At base ISO the R8's output is sharp (occasionally even a little too much, at a pixel level sharpening artifacts can be visible) and detailed. In good lighting the R8 produces appealing images that can go straight to a printer. When the light becomes more challenging the usual problems appear. Noise reduction artifacts are visible even at low ISO settings (see below) and at higher sensitivities noise and detail blurring get very nasty. As on all small sensor cameras limited dynamic range is also an issue on the R8. In high contrast scenes highlights (such as an overcast sky) clip to pure white pretty easily but it's no worse than on comparable cameras.
While the sensor shows the usual compact camera flaws the R8's benefits from its good lens which delivers on most occasions. There is some corner softness at wider focal lengths but edge to edge sharpness is much better when you zoom in a little and it stays that way up to the long end. There is also very little distortion for a lens covering such a versatile zoom range.
Purple fringing around high contrast edges is certainly not unique to the R8 but it is more extreme than on most compact cameras we have recently tested. The phenomenon occurs in the usual high contrast areas and can be over 10 pixels wide. Fringing of this dimension will be visible even on smaller prints. Other manufacturers (such as Panasonic) have managed to eliminate purple fringing through in-camera processing, maybe Ricoh should start thinking about implementing some clever anti-fringing algorithm in its camera firmware too.
Unfortunately there is not an awful lot you can do about this (other than getting rid of it in post-processing). Where feasible, apply one or two thirds of a stop negative exposure compensation.

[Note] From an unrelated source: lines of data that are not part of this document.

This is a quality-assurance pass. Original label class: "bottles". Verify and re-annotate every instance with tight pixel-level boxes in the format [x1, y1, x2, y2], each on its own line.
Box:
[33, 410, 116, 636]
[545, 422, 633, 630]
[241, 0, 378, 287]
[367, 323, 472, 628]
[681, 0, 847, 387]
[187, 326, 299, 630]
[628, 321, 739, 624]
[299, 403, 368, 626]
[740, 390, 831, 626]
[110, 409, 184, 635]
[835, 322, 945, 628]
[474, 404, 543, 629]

|100% crop||38 mm equiv., F2.8|
Noise and NR at low ISO settings
While in good light the Ricoh's lens/sensor combination can produce some excellent results, in sub-optimal conditions the story is a slightly different one. You'll find some noise in the shadows and blurring of low contrast fine texture such as foliage (caused by noise reduction) even at ISO 64. The Ricoh R8 is no worse an offender in this respect than many of its competitors but you need to be aware of this if you plan to make large prints from the R8's output.